A friend showed a picture of his grandfather at lodge with his hand slightly inside his coat. I noticed also that other masons throughout the years have done the years (Washington, Napoleon, etc) have done the same. 
In the Archives of Brazos Union I found this photo of one of our Past Masters.







Is there something it alludes to that I am missing?


----------



## Bro. Stewart P.M. (Jun 25, 2011)

My Brother, this could be simply due to the amount of time that one would have to stand "posed" for a painting or photo to be completed. Some place for ones hand to rest for an extended period of time.

If memory serves me correctly the old tin-type images took over an hour of exposure to "take".


----------



## Benton (Jun 25, 2011)

According to Wikipedia (for what it's worth) that's a gesture that originates from Classical times, when Aeschines, founder of a school for rhetoric, suggested that speaking with an arm outside one's toga was rude. Since people back then were much more classically trained than we are today, I could see that as being plausible.

http://en.wikipedia.org/wiki/Hand-in-waistcoat


----------



## Scotty32 (Jun 25, 2011)

Thanks guys. Think I will do the same for my Master photo


----------



## chancerobinson (Jun 25, 2011)

If it was good enough for Henry B., it's good enough for me.


----------



## jwhoff (Jun 26, 2011)

I don't have much to say about this.  Guess I should ware a coat more often.


----------



## Jacob Johnson (Jun 27, 2011)

I seem to remember being told that, in the famous painting, Napoleon was actually holding a bullet wound that used to flare up. Anyone know if that's just a legend?


----------



## JJones (Jun 27, 2011)

Jacob Johnson said:


> I seem to remember being told that, in the famous painting, Napoleon was actually holding a bullet wound that used to flare up. Anyone know if that's just a legend?


 
Who knows?  I heard a similar tale that he placed his hand in his coat because he had appendix (sp?) problems.  I don't think anyone knows for sure. :wink:


----------



## jwhoff (Jun 29, 2011)

Indigestion?  Parisian food is quite rich you know.
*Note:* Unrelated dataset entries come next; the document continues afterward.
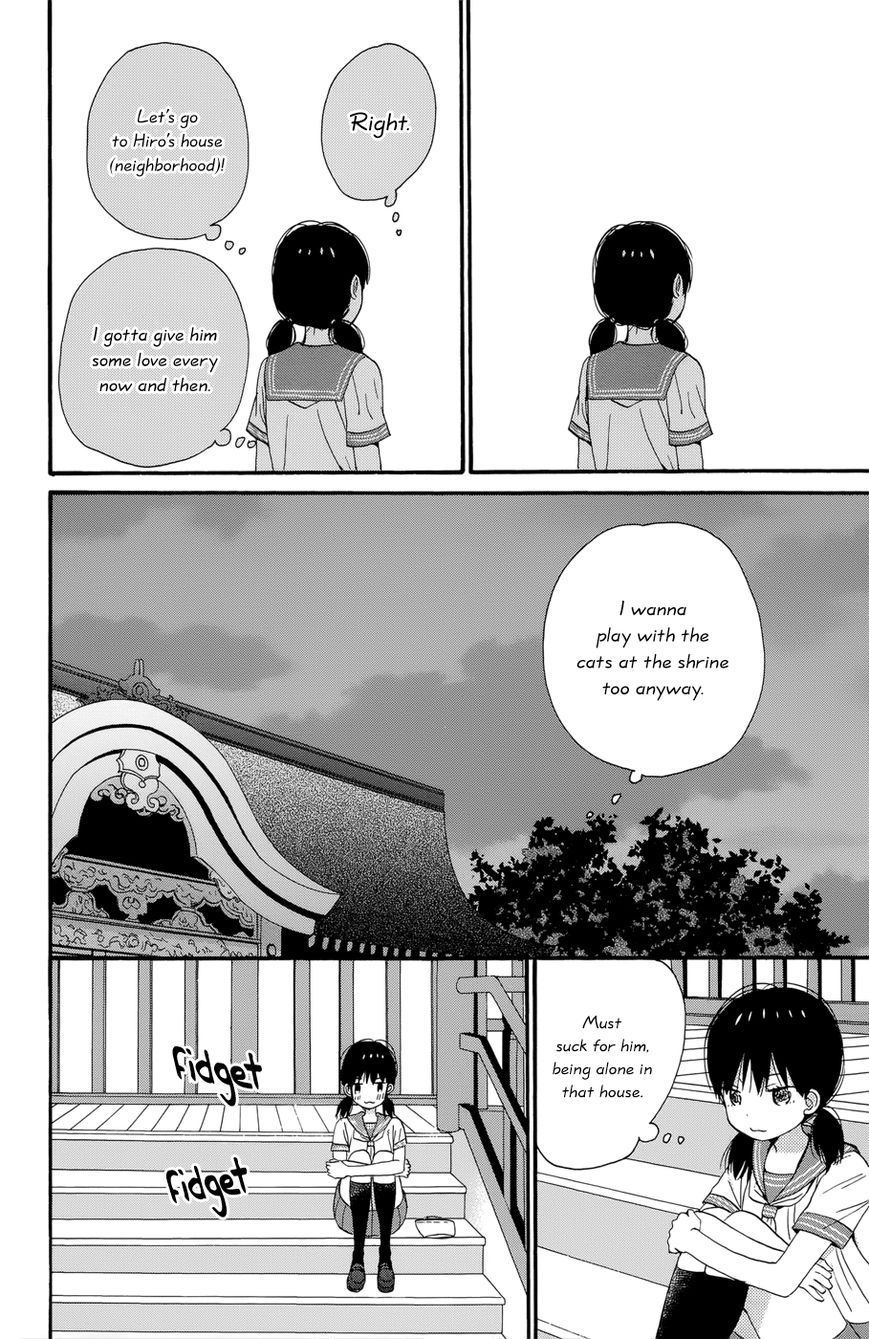 Read House of the Sun (en) Manga Online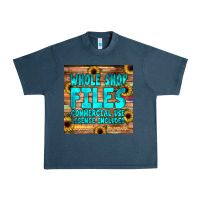 Midnight Navy whole shop fıles Urban Heavy Tee - JahusDesignShop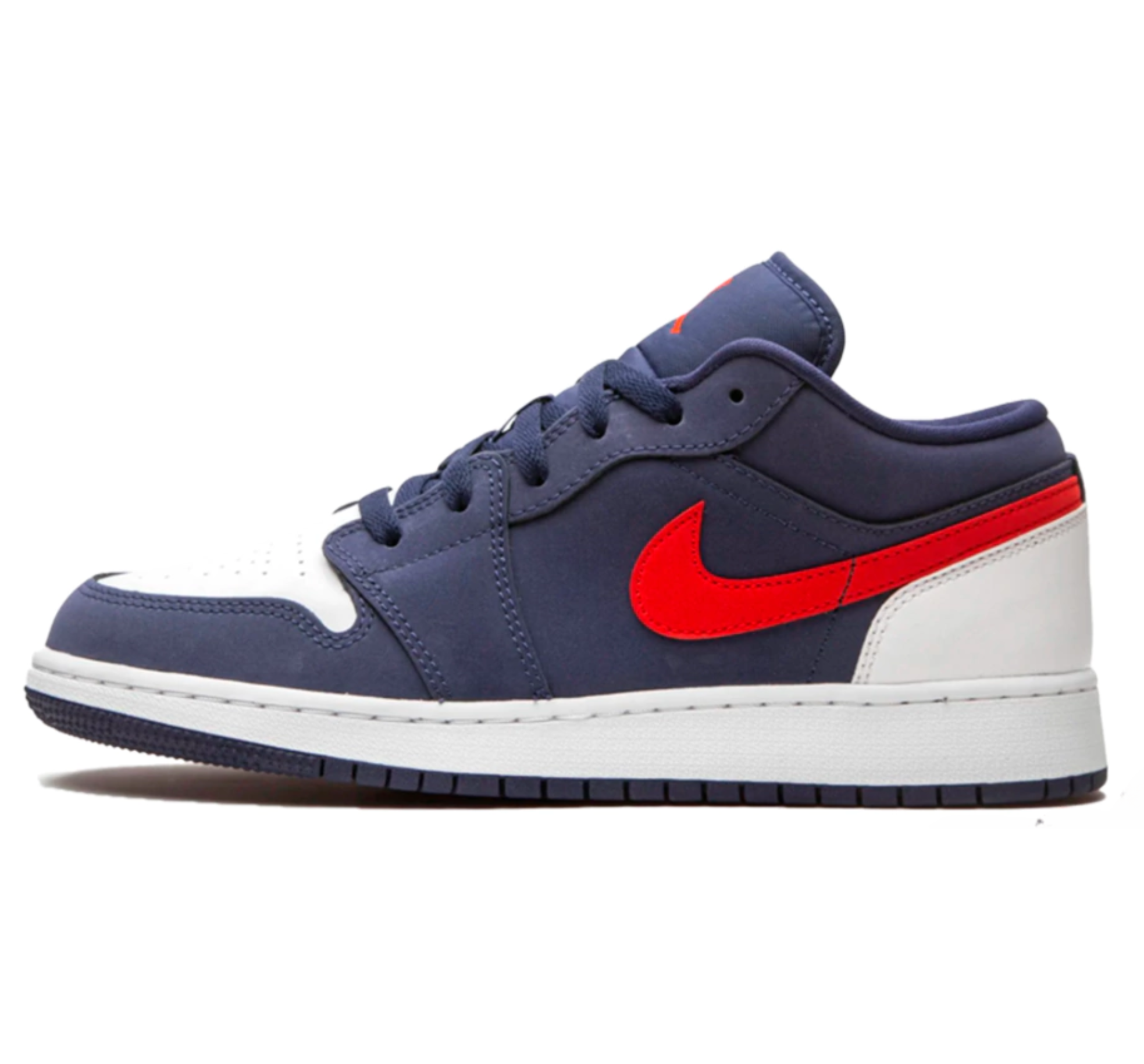Nike Air Jordan 1 Low 'USA'
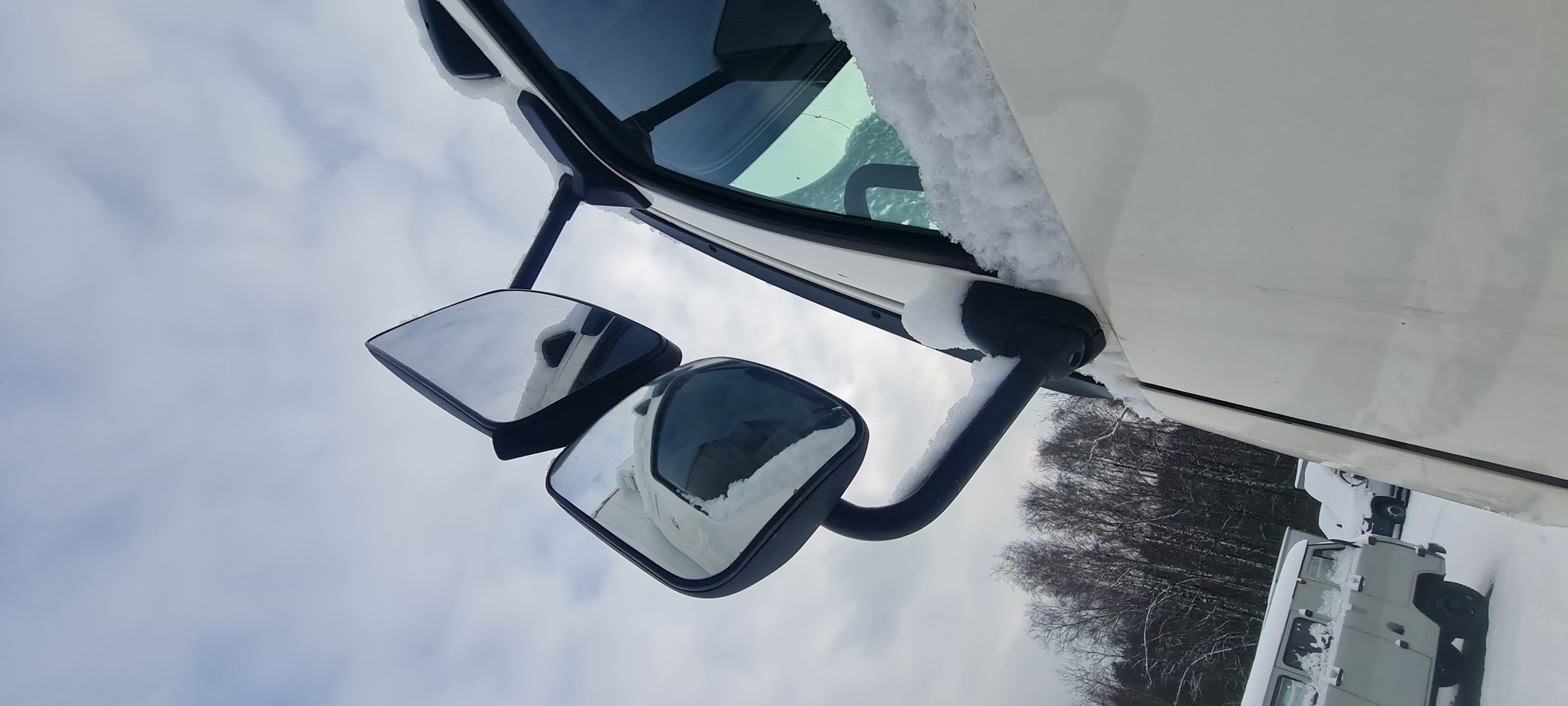 Рефрижератор на ш.КАМАЗ 5325 2022 г. - фото 32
Of course, I heard Waterloo was a bitter pill to swallow.


----------



## chancerobinson (Jun 29, 2011)

I couldn't resist the urge to post a little Stonewall Jackson ...

[video=youtube;41u3_vyAJTk]http://www.youtube.com/watch?v=41u3_vyAJTk&feature=related[/video]


----------



## MikeMay (Jun 30, 2011)

jwhoff said:


> Of course, I heard Waterloo was a bitter pill to swallow.
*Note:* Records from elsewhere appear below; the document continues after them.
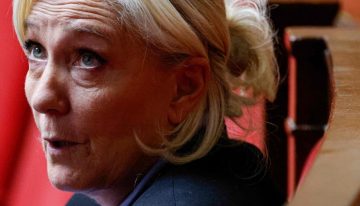 Nueva crisis judicial para Le Pen: investigada por financiación ilegal en su campaña presidencial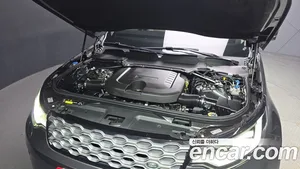 Land Rover Discovery, 2022 — миниатюра 5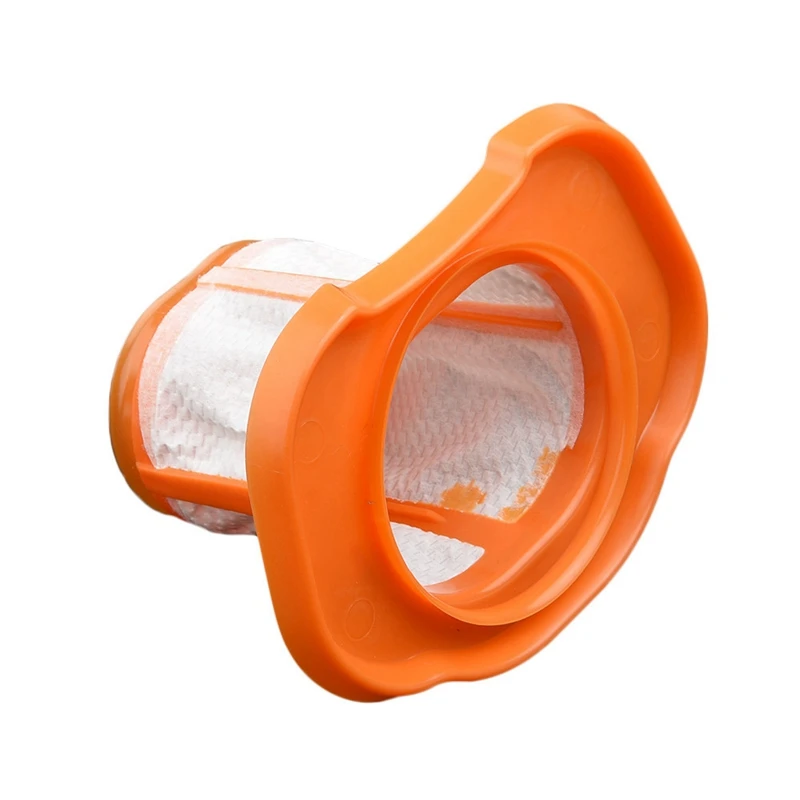 Замена фильтра для ручного пылесоса BLACK + DECKER HHVK HHVK320J HHVK320J10 HHVK320JZ01 HHVK515J HHVK515JP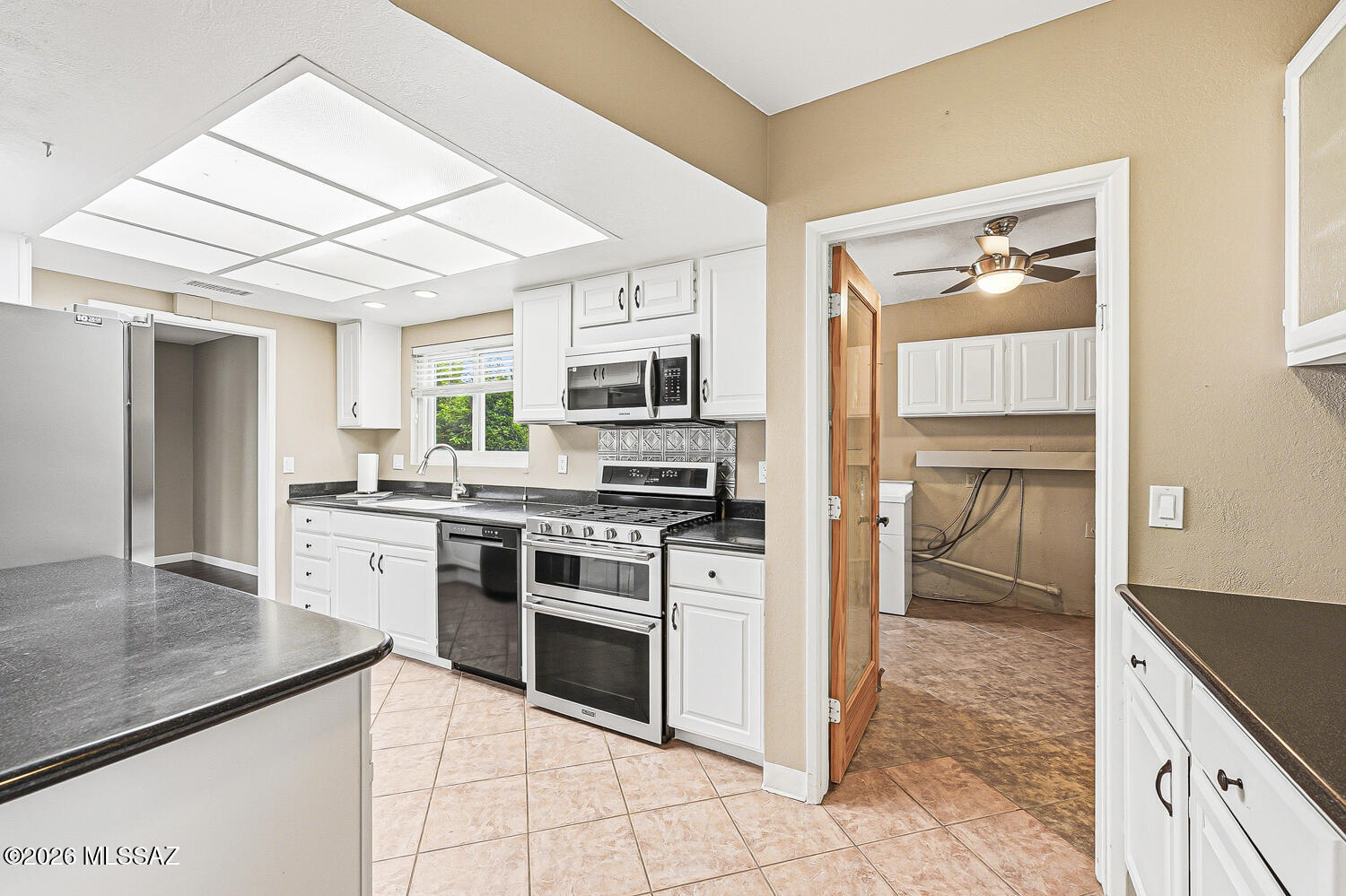 Green Valley Desert Meadows NO.3(1-223) - Residential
Yeah, that would cause some indigestion for sure....


----------



## Nate C. (Jul 1, 2011)

Maybe his hand got cold?


----------



## jwhoff (Jul 4, 2011)

Nate C. said:


> Maybe his hand got cold?



In Russia?  Maybe that's how he lost count of the _*lost army*_.


----------



## tom268 (Jul 4, 2011)

Hm, to my knowledge, Napoleon was never a mason, at least not Emperor Napoleon. Many of his Generals and Marshalls were, and he forced the Grand Orient to accept his brother as Grand Master.
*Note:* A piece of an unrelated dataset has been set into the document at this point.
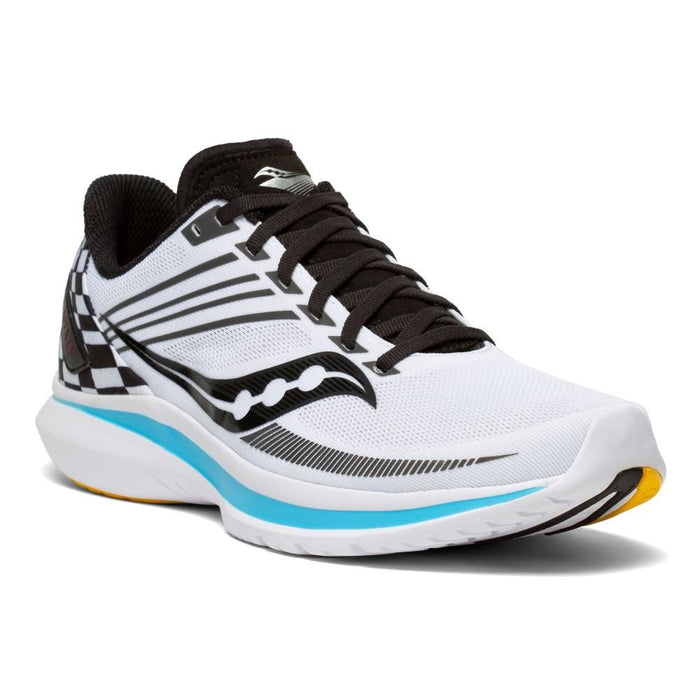 Saucony Running Masculino Kinvara_12 Reverie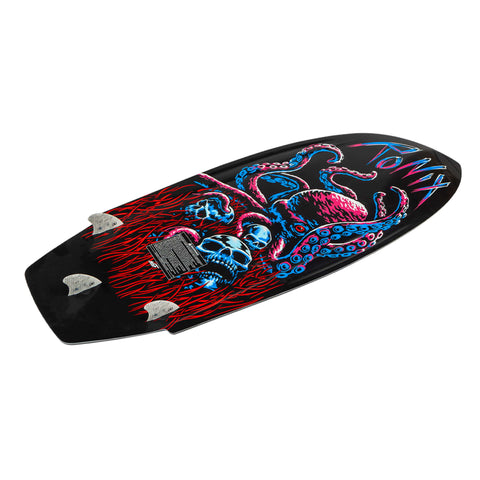 2025 Ronix Sea Captain Wakesurf Board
As far as I learned it in school, the story about the health problems (whaever it was, stomach. liver,) is the most probable.


----------



## jwhoff (Jul 4, 2011)

Not surprised about the health issues.  He did have a lot of gall.

Let's C:  Russia, Egypt, "A"ngland ...


----------



## Jacob Johnson (Jul 5, 2011)

He had a lot of Gaul, too. (sorry, I had to.)


----------



## jwhoff (Jul 7, 2011)

You should have!  And ... yes he did.


----------